• **PROBLEMS AND TASKS**
1 - Reproduce the passage of the text on 1703 in England starting at "- 1 March –" and ending at "of February 1704.".
2 - Pick up the text on 1703 in England after its last sentence and carry it forward.

• **TEXT SECTION**
+++

- Centuries:: 16th; 17th; 18th; 19th; 20th;
- Decades:: 1680s; 1690s; 1700s; 1710s; 1720s;
- See also:: Other events of 1703

= 1703 in England =

Events from the year 1703 in England.

==Incumbents==
- Monarch – Anne

==Events==
- 1 January – the case of Ashby v White is decided in the Court of Queen's Bench. Concerning the right to vote, it is a leading case in the Constitution of England and English tort law, establishing the principle for every wrong there is a remedy.
- 1 March – the Recruiting Act 1703 goes into effect, providing for the forcible enlistment of able-bodied but unemployed men into the Army and Royal Navy in order to fight in Queen Anne's War in North America. The Act expires at the end of February 1704.
- 15 March – the landmark case of Rose v Royal College of Physicians is decided in the Court of Queen's Bench, beginning the end of the monopoly that the Royal College of Physicians has over the practice of medicine.
- 18 May – War of the Spanish Succession: The Duke of Marlborough captures the cities of Cologne, Bonn, Limbourg, Huy and Guelders.
- 29–31 July – Daniel Defoe is placed in a pillory (at Temple Bar, London) as part of his punishment for the crime of seditious libel after publishing his politically satirical pamphlet The Shortest Way with the Dissenters (1702) (he is released from Newgate Prison in mid-November).

+++

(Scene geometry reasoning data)
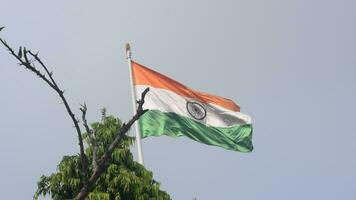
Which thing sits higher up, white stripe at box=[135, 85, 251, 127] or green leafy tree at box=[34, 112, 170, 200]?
white stripe at box=[135, 85, 251, 127]

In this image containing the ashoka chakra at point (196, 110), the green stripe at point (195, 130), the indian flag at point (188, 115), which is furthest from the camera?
the ashoka chakra at point (196, 110)

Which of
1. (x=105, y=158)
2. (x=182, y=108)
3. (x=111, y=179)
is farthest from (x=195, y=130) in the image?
(x=105, y=158)

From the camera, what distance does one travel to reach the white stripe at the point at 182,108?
20094 millimetres

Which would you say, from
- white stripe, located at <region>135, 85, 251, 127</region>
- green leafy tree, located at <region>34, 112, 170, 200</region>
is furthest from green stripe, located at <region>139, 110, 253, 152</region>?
green leafy tree, located at <region>34, 112, 170, 200</region>

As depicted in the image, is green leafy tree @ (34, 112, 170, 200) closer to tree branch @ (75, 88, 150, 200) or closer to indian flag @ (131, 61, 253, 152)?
indian flag @ (131, 61, 253, 152)

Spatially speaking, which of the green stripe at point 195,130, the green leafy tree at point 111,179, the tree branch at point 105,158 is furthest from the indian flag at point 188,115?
the tree branch at point 105,158

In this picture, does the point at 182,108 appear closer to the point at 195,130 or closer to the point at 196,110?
the point at 196,110

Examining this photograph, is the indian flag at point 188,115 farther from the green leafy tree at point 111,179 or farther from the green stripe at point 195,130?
the green leafy tree at point 111,179

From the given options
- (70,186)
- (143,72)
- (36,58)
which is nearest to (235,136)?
(143,72)

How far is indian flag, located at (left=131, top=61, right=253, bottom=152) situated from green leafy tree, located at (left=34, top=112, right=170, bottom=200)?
1973 mm

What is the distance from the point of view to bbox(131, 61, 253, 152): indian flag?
64.4 feet

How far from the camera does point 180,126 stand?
20.1 meters

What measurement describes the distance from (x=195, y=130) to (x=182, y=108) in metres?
1.01

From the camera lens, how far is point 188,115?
67.9ft
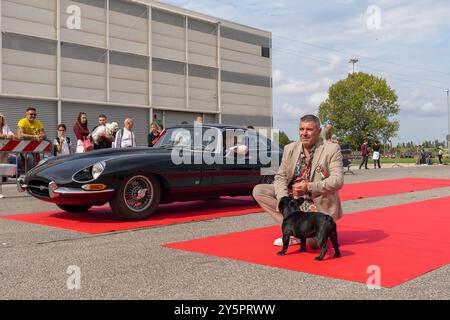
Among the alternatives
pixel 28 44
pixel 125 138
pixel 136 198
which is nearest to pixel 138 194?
pixel 136 198

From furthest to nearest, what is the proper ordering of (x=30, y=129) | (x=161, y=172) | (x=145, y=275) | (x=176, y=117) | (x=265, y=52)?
(x=265, y=52)
(x=176, y=117)
(x=30, y=129)
(x=161, y=172)
(x=145, y=275)

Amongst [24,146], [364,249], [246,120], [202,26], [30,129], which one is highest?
[202,26]

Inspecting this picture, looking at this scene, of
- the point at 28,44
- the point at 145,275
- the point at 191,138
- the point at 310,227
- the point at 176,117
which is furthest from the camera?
the point at 176,117

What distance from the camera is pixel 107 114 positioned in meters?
26.1

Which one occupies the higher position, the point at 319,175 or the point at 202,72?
the point at 202,72

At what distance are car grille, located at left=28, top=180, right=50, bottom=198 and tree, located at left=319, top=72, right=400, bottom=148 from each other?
68.8m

+++

• **ANSWERS TO THIS EXERCISE**
1 -
- 1 March – the Recruiting Act 1703 goes into effect, providing for the forcible enlistment of able-bodied but unemployed men into the Army and Royal Navy in order to fight in Queen Anne's War in North America. The Act expires at the end of February 1704.

2 -
- 23 October – Hannah Twynnoy, a 33-year-old barmaid in Malmesbury, Wiltshire, becomes the first person to be killed in Great Britain by a tiger. While working at the White Lion Inn, where a group of wild animals is on exhibit, she is mauled after bothering the tiger.
- 26–29 November (7–10 December N.S.) – the Great Storm of 1703, an Atlantic hurricane ravages southern England and the English Channel, killing at least 8,000, chiefly at sea.
  - 27 November
    - Royal Navy ships wrecked on the Goodwin Sands include
      - HMS Restoration with loss of all 387 on board.
      - HMS Northumberland with loss of all 220 on board.
      - HMS Mary with loss of all but one of the 270 onboard including Rear admiral Basil Beaumont.
      - HMS Stirling Castle with loss of 206.
    - The Eddystone Lighthouse near Plymouth is destroyed in the storm together with its designer Henry Winstanley and 5 others.
- 30 November – Isaac Newton is elected president of the Royal Society in London, a position he will hold until his death in 1727.
- 27 December – Portugal and England sign the Methuen Treaty which gives preference to Portuguese imported wines over French wines into England, while Portugal will import woollen goods from England. This leads to the increasing popularity of Port wine in Britain.

===Undated===
- The case of Coggs v Bernard is decided in the Court of King's Bench. Concerning the duties of a bailee, it is a landmark case in English contract law and property law.
- Imposter George Psalmanazar arrives in London.

==Births==
- 17 June – John Wesley, founder of Methodism (died 1791)
- 26 November – Theophilus Cibber, actor and writer (died 1758)

==Deaths==
- 18 February – Thomas Hyde, orientalist (born 1636)
- 3 March – Robert Hooke, scientist (born 1635)
- 18 April – Denis Granville, exiled nonjuring clergyman (born 1637)
- 20 April – Lancelot Addison, royal chaplain (born 1632)
- 26 May – Samuel Pepys, civil servant and diarist (born 1633)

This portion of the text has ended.